# [Exercise instructions]
[a] According to the Order of Quetzalcoatl article, why is Quetzalcoatl symbolized by a plumed serpent? Answer in one to three sentences.
[b] From the Order of Quetzalcoatl article, set down the passage starting at "The Order, which" and ending at "their Shrine Temples.".
[c] In the Order of Quetzalcoatl article, turn the paragraph beginning "The Order, which was founded in Mexico City" into a short list that keeps its main facts.

# [Text segment]
= Order of Quetzalcoatl =

Masonic invitational body

The Order of Quetzalcoatl, colloquially known as the "Q” is a Masonic appendant invitational body. It is heavily involved in philanthropy, and its main contribution is towards transportation funds for Shriners hospitals.

The Order, which was founded in Mexico City on March 14, 1945 by Arthur J. Elian, takes its name from the Aztec god Quetzalcoatl. Its chapters (called Teocallis, Nahuatl for "house of god") are located in the United States, Canada, Mexico, and Panama. All members of the Order, called Artisans, must be Shriners in good standing in their Shrine Temples.

The Order derives its terminology from Nahuatl, and its rituals are loosely based on Aztec ritual, including the use of the teponaztli war drum and the sacred drink, pulque.

== Organization ==
The Order is organized into local Teocallis, which are relatively autonomous and united under the Supreme Teocalli. Membership is by invitation only and is based on distinguished service to the Shrine Temples.

== Myth and Symbolism ==
Quetzalcoatl is often depicted as a feathered serpent with an open jaw, bifid tongue, and articulated spinal column. This iconic representation can be found on ancient monuments throughout Mexico. The name "Quetzalcoatl" originates from "Quetzal," a rare bird with green feathers, and "Coatl," meaning serpent. The quetzal bird was considered one of the most beautiful, and Quetzalcoatl is symbolized by the plumed serpent.

# [Given data]
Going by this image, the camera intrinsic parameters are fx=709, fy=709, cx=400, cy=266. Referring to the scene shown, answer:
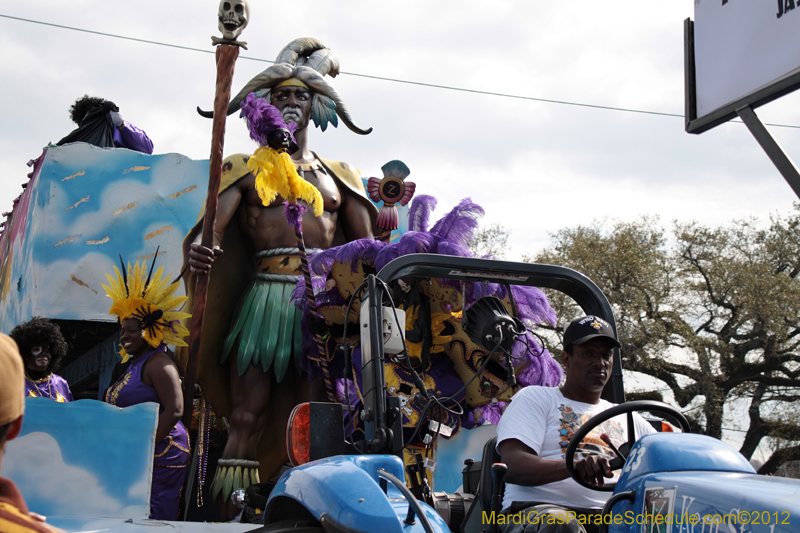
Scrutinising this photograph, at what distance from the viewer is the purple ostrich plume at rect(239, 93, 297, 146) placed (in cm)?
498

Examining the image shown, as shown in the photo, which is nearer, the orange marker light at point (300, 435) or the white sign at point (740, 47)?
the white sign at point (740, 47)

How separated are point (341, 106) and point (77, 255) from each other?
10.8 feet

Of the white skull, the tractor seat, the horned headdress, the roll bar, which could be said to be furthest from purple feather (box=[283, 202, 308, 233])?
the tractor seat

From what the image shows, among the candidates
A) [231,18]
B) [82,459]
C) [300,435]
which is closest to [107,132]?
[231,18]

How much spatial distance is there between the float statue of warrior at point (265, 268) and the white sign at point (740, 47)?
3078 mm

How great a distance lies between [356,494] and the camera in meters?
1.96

# [Exercise answers]
[a] The name "Quetzalcoatl" comes from "Quetzal," a rare bird with green feathers considered one of the most beautiful, and "Coatl," meaning serpent. The two parts of the name combine into the image of a feathered serpent.

[b]
The Order, which was founded in Mexico City on March 14, 1945 by Arthur J. Elian, takes its name from the Aztec god Quetzalcoatl. Its chapters (called Teocallis, Nahuatl for "house of god") are located in the United States, Canada, Mexico, and Panama. All members of the Order, called Artisans, must be Shriners in good standing in their Shrine Temples.

[c]
- Founded in Mexico City on March 14, 1945, by Arthur J. Elian
- Named after the Aztec god Quetzalcoatl
- Chapters are called Teocallis (Nahuatl for "house of god") and are located in the United States, Canada, Mexico, and Panama
- Members are called Artisans and must be Shriners in good standing in their Shrine Temples